___ EXCERPTED PASSAGE ___

Metacognition and Self-Regulation for students

This week, my colleague and I created a report based on feedback from our staff about Remote Learning 2.0. An important theme which came through in this feedback, was that students struggled with meta-cognition and being self-regulated learners. Evidence from the “Evidence for Learning” Teaching & Learning Toolkit suggests that the use of metacognition and self-regulation can lead to learning gains of +7 months over the course of a year, when used well. Nonetheless, it can seem an elusive topic. a Self-regulated learning includes the cognitive, behavioural, motivational, and emotional aspects of learning. By teaching our students specific strategies for planning, monitoring and evaluating their learning, we can increase their success, confidence and engagement, but how do we go about doing that? 

My colleague and I asked our staff these two questions which were meant as a starting point for a discussion within the faculties. Our staff’s answers can be found by scrolling down to the bottom. 

  1. What do you think are the attributes/skills of a self-regulated learner?  
  2. What are some of the strategies we could use (online and offline) to help our students become more self-regulated learners?

Much has been written about self-regulation and meta-cognition, and I continue to learn more every week. Here are some good articles to start off with: 

The metacognitive regulation cycle for a learner (Quigley et al., 2019, p.10).

The metacognitive regulation cycle for a learner (Quigley et al., 2019, p.10).

This is a good talk by Alex Quigley who has done so much interesting work in Metacognition: 

What do you think are the attributes/skills of a self-regulated learner?  

  • Organised, self-motivated.  
  • Self-efficacy – confidence to ask for help when needed. Knowing how to clarify the learning task and assessment criteria – what they are aiming for.

___ MATERIAL ___

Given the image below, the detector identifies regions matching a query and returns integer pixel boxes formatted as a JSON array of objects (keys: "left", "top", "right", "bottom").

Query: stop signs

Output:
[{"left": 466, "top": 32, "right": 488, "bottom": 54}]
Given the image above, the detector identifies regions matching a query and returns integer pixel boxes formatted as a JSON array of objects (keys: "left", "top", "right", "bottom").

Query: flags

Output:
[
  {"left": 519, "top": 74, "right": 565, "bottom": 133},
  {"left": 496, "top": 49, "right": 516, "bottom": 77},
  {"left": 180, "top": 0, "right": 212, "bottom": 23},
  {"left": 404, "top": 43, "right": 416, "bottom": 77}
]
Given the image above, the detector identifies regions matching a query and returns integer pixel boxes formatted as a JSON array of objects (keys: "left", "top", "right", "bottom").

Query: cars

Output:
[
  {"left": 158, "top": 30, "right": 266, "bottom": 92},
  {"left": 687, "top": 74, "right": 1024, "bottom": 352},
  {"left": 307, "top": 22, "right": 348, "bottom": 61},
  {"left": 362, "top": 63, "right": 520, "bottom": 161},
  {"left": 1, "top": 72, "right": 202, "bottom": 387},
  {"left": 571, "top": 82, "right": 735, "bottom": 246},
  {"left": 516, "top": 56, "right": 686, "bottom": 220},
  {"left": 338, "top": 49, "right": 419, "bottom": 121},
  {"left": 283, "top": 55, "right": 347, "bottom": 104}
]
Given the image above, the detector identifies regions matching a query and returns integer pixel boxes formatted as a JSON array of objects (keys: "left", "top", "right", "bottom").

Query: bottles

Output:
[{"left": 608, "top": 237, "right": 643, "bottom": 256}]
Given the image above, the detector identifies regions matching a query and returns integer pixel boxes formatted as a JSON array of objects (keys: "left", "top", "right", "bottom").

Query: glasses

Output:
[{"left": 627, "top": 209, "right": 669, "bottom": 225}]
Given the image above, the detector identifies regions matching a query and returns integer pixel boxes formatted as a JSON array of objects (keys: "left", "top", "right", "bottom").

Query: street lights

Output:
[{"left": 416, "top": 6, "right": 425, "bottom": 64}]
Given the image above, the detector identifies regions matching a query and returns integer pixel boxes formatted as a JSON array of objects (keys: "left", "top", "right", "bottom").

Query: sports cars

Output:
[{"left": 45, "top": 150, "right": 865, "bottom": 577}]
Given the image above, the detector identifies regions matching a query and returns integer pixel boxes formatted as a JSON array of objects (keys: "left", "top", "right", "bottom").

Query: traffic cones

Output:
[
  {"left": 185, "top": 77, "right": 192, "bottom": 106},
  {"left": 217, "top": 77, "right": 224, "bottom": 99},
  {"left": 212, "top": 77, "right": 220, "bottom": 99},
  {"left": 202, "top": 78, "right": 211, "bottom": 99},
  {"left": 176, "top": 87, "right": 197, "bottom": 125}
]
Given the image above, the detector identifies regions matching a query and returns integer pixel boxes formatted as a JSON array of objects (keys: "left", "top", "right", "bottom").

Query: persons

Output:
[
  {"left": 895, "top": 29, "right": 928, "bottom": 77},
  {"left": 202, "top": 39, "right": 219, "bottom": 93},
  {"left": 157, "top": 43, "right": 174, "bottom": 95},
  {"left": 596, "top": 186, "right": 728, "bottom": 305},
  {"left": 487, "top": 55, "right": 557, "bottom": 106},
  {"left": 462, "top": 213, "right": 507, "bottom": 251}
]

___

JOB 1.
Decide whether each statement below agrees with the post on metacognition. Answer yes or no, and quote the deciding words of the post.
(a) The "Evidence for Learning" Teaching & Learning Toolkit links well-used metacognition and self-regulation to gains of +7 months over a year.
(b) The staff were asked three questions to begin a discussion within the faculties.
(c) Self-regulated learning is described as covering only the cognitive side of learning.
JOB 2. According to the post on metacognition, what important theme emerged from the staff feedback about Remote Learning 2.0?
JOB 3. Rewrite the post on metacognition starting at "Much has been" and ending at "are aiming for.", with "self-motivated" changed to "persistent".

CORRECT ANSWER 1.
(a) Yes: "can lead to learning gains of +7 months over the course of a year, when used well"
(b) No: "asked our staff these two questions"
(c) No: "includes the cognitive, behavioural, motivational, and emotional aspects of learning"

CORRECT ANSWER 2. Students struggled with meta-cognition and with being self-regulated learners.

CORRECT ANSWER 3.
Much has been written about self-regulation and meta-cognition, and I continue to learn more every week. Here are some good articles to start off with: 

The metacognitive regulation cycle for a learner (Quigley et al., 2019, p.10).

The metacognitive regulation cycle for a learner (Quigley et al., 2019, p.10).

This is a good talk by Alex Quigley who has done so much interesting work in Metacognition: 

What do you think are the attributes/skills of a self-regulated learner?  

  • Organised, persistent.  
  • Self-efficacy – confidence to ask for help when needed. Knowing how to clarify the learning task and assessment criteria – what they are aiming for.